* **Aim of the task**
Lay out the lines from the line containing "Selecting from" through the end of the records as a Markdown table with the columns Row and Line, giving each line a row number and leaving out blank lines.

[start of Supplied records]

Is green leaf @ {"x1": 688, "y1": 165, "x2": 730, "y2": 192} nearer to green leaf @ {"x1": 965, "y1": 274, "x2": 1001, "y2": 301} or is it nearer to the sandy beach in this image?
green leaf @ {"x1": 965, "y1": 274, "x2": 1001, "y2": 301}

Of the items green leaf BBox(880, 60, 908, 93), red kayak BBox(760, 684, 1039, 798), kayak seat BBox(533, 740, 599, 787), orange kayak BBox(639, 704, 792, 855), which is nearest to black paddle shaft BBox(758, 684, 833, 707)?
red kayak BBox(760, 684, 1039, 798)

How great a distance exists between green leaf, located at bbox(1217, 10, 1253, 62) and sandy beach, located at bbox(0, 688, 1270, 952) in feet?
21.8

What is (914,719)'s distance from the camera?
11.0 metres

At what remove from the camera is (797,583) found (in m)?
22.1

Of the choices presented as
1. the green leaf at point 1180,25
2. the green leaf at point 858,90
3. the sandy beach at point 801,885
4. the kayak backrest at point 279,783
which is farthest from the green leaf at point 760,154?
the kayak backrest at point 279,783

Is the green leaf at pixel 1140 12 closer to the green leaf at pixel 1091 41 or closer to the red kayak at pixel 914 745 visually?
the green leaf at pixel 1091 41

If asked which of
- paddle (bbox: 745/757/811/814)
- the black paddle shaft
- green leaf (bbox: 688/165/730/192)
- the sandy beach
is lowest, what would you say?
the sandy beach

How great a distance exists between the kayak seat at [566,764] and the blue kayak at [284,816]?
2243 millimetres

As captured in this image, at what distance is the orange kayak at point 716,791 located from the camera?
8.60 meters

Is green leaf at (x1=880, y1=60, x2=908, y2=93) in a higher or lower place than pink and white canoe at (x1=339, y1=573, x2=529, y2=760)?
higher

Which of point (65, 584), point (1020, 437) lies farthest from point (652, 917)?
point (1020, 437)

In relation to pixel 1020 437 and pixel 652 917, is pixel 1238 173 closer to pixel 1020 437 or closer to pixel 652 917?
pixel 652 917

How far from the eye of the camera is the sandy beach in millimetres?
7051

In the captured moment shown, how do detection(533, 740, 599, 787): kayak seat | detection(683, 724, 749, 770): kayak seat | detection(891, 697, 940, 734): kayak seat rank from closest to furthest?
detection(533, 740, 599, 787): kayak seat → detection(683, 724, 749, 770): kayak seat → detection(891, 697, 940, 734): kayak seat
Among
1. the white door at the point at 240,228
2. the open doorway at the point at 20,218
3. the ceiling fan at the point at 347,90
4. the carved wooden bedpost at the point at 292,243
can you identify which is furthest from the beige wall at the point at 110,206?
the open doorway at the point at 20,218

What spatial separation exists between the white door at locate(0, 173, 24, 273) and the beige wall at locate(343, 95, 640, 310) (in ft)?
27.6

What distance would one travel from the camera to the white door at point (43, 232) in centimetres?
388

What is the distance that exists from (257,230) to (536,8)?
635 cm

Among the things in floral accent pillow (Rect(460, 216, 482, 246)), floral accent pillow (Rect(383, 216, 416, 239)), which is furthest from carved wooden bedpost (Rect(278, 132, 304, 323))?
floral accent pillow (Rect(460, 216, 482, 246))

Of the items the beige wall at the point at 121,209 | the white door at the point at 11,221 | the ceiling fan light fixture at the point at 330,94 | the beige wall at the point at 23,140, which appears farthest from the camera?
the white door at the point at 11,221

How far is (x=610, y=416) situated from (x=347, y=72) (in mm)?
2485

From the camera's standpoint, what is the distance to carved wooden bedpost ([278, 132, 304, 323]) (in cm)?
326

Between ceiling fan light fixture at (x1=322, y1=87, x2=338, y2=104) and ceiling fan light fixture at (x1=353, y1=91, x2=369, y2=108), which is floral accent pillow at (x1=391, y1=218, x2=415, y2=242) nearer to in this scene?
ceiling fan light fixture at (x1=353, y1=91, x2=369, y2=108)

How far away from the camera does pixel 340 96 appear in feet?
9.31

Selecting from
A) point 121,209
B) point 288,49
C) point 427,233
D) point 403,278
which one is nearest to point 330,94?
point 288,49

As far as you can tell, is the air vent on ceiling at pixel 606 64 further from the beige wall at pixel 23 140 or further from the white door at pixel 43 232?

[end of Supplied records]

* **Answer for this exercise**
| Row | Line |
|---|---|
| 1 | Selecting from |
| 2 | A) point 121,209 |
| 3 | B) point 288,49 |
| 4 | C) point 427,233 |
| 5 | D) point 403,278 |
| 6 | which one is nearest to point 330,94? |
| 7 | point 288,49 |
| 8 | As far as you can tell, is the air vent on ceiling at pixel 606 64 further from the beige wall at pixel 23 140 or further from the white door at pixel 43 232? |